- Education: Northlink College
- Alma mater: Tshwane University of Technology
- Occupation: Actress
- Years active: 2010–present
- Height: 5 ft 4 in (163 cm)
- Spouse: Kuba Silkiewicz (m. 2011)
- Children: 1

= Hildegardt Whites =

South African actress

Hildegardt Whites, popularly known as Hildegardt Silkiewicz, is a South African actress, vocalist, and MC. She is best known for the role "Bonita Basson" in the popular soapie 7de Laan.

==Personal life==
In 2000, her family moved to the West Coast and educated at Northlink College. She has four brothers. Straight after Grade 12, Whites started to study performance art in Cape Town. After that, she graduated from Tshwane University of Technology (TUT), also known as Pretoria Technikon.

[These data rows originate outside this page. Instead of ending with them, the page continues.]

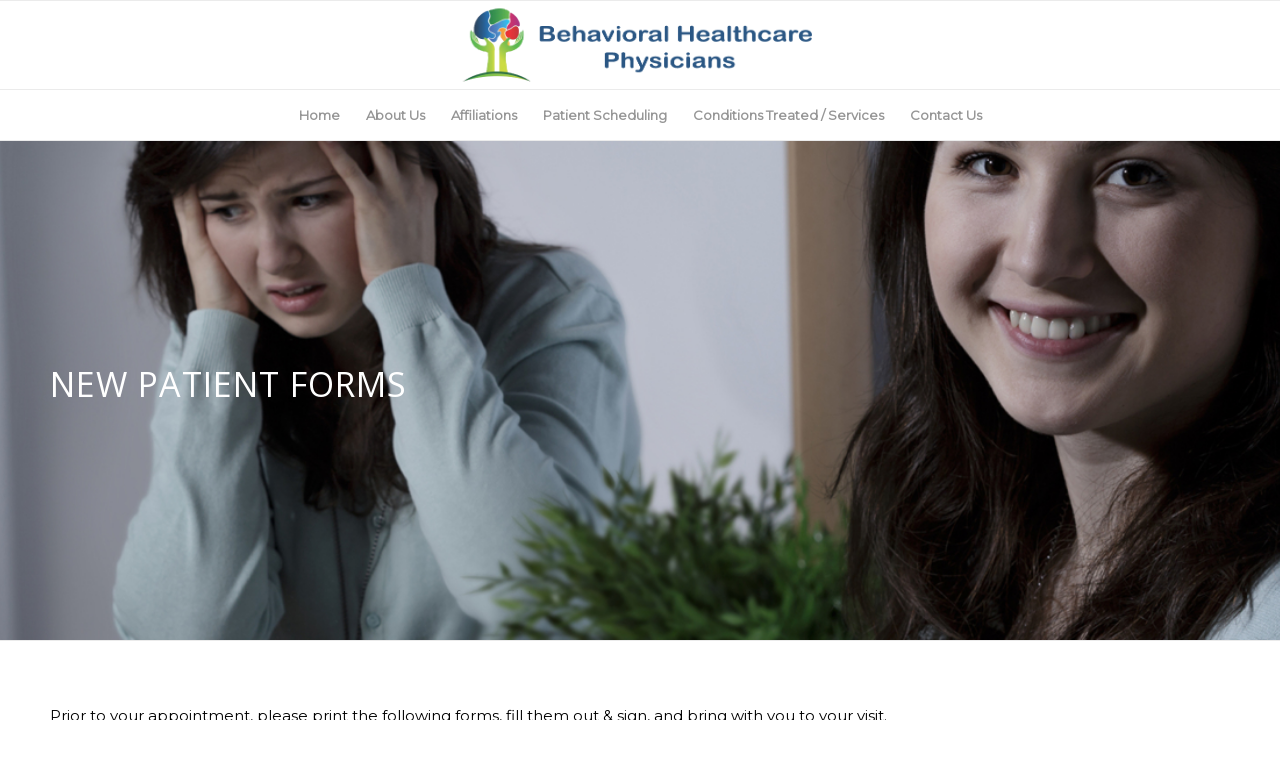

--- FILE ---
content_type: text/css
request_url: https://behavioralhealthcarephysicians.com/wp-content/uploads/dynamic_avia/avia_posts_css/post-68.css?ver=ver-1752603636
body_size: 119
content:
.avia-section.av-jka47kvu-3206f2aaa6f44853d951b9c690990eb6{background-repeat:no-repeat;background-image:url(https://behavioralhealthcarephysicians.com/wp-content/uploads/2018/09/depressed_girl-1500x430.jpg);background-position:50% 0%;background-attachment:scroll} #top .av-special-heading.av-jlrezn96-47e82b5f52edc5ee8ed8be8d752c75ac{padding-bottom:10px;color:#ffffff}body .av-special-heading.av-jlrezn96-47e82b5f52edc5ee8ed8be8d752c75ac .av-special-heading-tag .heading-char{font-size:25px}.av-special-heading.av-jlrezn96-47e82b5f52edc5ee8ed8be8d752c75ac .special-heading-inner-border{border-color:#ffffff}.av-special-heading.av-jlrezn96-47e82b5f52edc5ee8ed8be8d752c75ac .av-subheading{font-size:15px} #top .av-special-heading.av-jlrezn96-47e82b5f52edc5ee8ed8be8d752c75ac{padding-bottom:10px;color:#ffffff}body .av-special-heading.av-jlrezn96-47e82b5f52edc5ee8ed8be8d752c75ac .av-special-heading-tag .heading-char{font-size:25px}.av-special-heading.av-jlrezn96-47e82b5f52edc5ee8ed8be8d752c75ac .special-heading-inner-border{border-color:#ffffff}.av-special-heading.av-jlrezn96-47e82b5f52edc5ee8ed8be8d752c75ac .av-subheading{font-size:15px} .avia-section.av-jka47kvu-0a69abea11dfa40c029286d60fb70a01{background-repeat:no-repeat;background-image:url(https://behavioralhealthcarephysicians.com/wp-content/uploads/2018/09/patienforms_mobile.jpg);background-position:50% 0%;background-attachment:scroll}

She has been married to the musician Kuba Silkiewicz since 2011. The couple have one boy who was born in May 2017.

==Career==
In her final year of high school, she acted in the musical, West Side Story playing the role of Anita. This was her first experience as a theatre actress. While she was in TUT, she had minor roles in stage plays and appeared in some advertisements. In 2010, she joined with the crew of 7de Laan and played the role "Bonita Basson". Currently, she is continued to play the role for thirteen consecutive years. In the meantime, she was also nominated for "Favourite Newcomer on Television" at the YOU Spectacular Awards.